Sometimes daily, sometimes every second or third day, you will find me out in the garden, camera strapped around my neck, looking for blossoms, bugs, and produce. So far, the sun sugar tomato plants have produced one very small round of tomatoes (but O. M. G. when they produce the next round, it will be an explosion of fruit); the zucchini have been giving nonstop now for over a week. In fact, today I harvested 9 more zucchini, many of which are destined for a zucchini chocolate sheet cake. The picture shows one of my cats, Dakota, checking out the zucchini to see if it is kitty-worthy. (Yes, Dad, I will wash off the kitty hair before cooking with it.)
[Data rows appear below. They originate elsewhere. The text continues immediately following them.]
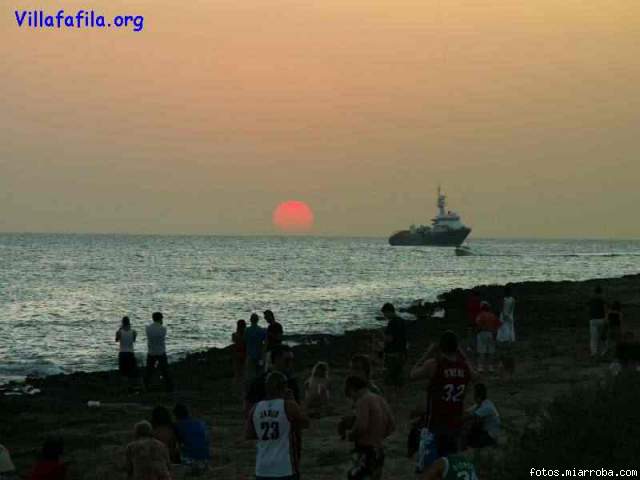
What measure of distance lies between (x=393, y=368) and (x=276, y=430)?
769 cm

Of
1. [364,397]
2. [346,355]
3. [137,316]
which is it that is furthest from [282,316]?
[364,397]

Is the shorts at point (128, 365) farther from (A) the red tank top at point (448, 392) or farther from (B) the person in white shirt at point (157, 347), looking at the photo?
(A) the red tank top at point (448, 392)

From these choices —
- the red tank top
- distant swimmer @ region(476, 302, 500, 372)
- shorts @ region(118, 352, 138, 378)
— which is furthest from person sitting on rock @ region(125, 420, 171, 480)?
shorts @ region(118, 352, 138, 378)

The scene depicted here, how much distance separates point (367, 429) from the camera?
862 cm

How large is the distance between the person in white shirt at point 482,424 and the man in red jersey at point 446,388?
1579mm

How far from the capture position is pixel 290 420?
797 centimetres

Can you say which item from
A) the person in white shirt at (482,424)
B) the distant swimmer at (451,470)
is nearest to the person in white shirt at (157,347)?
the person in white shirt at (482,424)

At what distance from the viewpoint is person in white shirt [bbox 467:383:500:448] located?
1063 centimetres

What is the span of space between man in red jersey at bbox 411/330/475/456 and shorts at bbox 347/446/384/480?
2.15 feet

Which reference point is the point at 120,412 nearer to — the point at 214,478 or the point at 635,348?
the point at 214,478

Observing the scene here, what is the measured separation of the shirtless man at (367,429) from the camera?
862 centimetres

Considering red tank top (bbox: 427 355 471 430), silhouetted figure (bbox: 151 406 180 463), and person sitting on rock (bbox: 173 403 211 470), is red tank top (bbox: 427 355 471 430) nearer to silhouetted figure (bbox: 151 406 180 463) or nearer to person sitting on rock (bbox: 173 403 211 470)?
silhouetted figure (bbox: 151 406 180 463)

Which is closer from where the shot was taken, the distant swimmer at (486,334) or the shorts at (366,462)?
the shorts at (366,462)

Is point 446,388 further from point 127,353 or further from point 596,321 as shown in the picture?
point 596,321
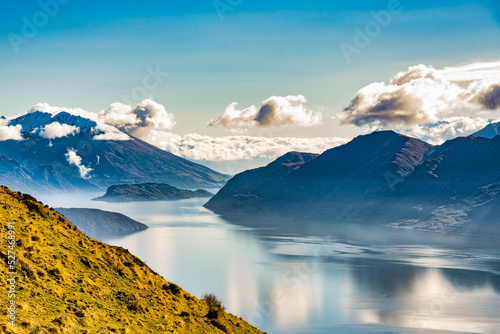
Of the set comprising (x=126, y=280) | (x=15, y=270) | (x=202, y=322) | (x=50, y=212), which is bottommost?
(x=202, y=322)

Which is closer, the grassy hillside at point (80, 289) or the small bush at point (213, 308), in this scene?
Answer: the grassy hillside at point (80, 289)

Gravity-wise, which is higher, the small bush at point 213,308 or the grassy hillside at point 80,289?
the grassy hillside at point 80,289

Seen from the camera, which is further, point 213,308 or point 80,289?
point 213,308

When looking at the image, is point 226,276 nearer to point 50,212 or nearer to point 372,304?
point 372,304

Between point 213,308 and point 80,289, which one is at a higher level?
Result: point 80,289

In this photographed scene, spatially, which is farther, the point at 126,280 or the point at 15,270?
the point at 126,280

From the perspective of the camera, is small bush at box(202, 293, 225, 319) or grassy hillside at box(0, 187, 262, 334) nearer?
grassy hillside at box(0, 187, 262, 334)

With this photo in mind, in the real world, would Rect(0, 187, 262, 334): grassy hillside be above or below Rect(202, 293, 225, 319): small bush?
above

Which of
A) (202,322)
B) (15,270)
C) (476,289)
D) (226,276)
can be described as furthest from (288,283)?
(15,270)
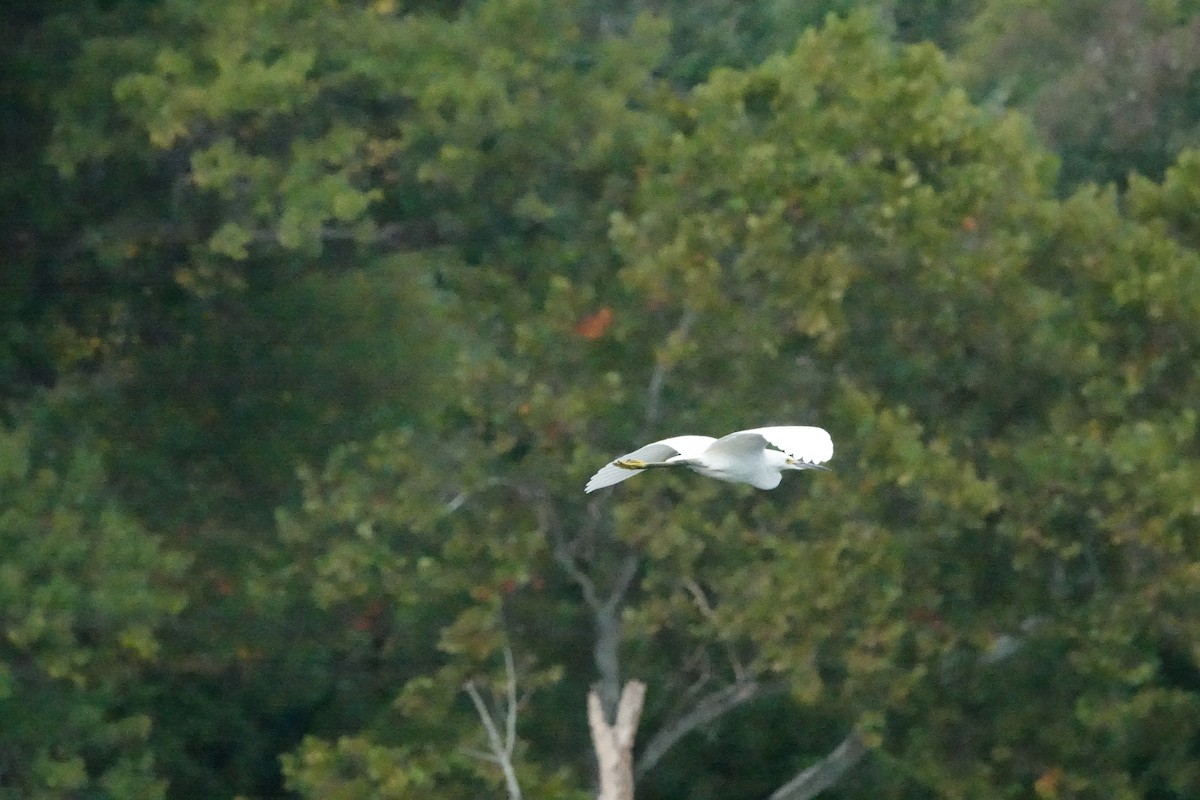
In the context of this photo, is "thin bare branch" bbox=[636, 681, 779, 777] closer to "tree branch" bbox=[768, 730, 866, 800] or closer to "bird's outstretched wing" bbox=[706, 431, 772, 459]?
"tree branch" bbox=[768, 730, 866, 800]

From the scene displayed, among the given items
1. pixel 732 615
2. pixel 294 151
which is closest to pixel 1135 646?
pixel 732 615

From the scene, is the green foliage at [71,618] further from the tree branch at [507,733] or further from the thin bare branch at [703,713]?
the thin bare branch at [703,713]

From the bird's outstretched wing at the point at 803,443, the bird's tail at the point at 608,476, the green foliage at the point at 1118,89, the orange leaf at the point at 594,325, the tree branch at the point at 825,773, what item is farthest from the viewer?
the green foliage at the point at 1118,89

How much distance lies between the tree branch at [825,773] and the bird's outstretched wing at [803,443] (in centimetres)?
510

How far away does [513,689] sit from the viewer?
11852 millimetres

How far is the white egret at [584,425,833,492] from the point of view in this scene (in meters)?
7.21

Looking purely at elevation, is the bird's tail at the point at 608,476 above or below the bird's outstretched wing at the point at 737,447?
below

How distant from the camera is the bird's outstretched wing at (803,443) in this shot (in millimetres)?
7156

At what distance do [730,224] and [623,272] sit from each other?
0.58 meters

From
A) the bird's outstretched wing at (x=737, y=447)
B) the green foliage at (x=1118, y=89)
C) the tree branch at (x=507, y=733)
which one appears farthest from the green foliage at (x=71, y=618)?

But I am ever-so-anxious for the rest of the garden to bring on the food! My beans are blossoming and vining and just beginning to produce some beans (as evidenced by the picture), but they have a lot more work to do! Plus, while I love zucchini and have lots of recipes to fix it many different ways, it would be nice to have some variety in my garden diet...some rich, juicy tomatoes, a crisp cucumber, a little cilantro to spice up a salad or some salsa.
But despite my whining, the plants are doing very well. The cucumbers look absolutely amazing. I do wonder, however, WTH I was thinking when I planted the dill in the very next row. I am going to have to put some fencing or something between the cukes and dill or move the dill so it won't be literally overshadowed (and killed) by the cukes. Only about three dill plants took hold, so I'd really like to keep them growing!
The beans are vining and blossoming nicely, including the ones that I planted too close to the zucchini. The onions and shallots look pretty good, too, although only a few shallots actually came up. I'll probably end up simply using those for seed shallots next year. But the onion greenery is fantastic, and I can see a thickening of the stalk at the bottom, which hints to me of a decent size bulb growing.
I didn't think much about companion planting this year, so eager was I to get the plants into the ground. Apparently, beans and onions do not companion well. I'm not certain what this will mean for bean production or flavor...I'll have to do a bit more research. But even though I haven't gotten much produce out of my garden yet, I have high hopes that I will soon be eating more of a variety of food from my garden. And I suspect that once the tomato fruit begins to ripen--there is already a LOT of fruit on each plant--I will be complaining that I can't keep up with the variety.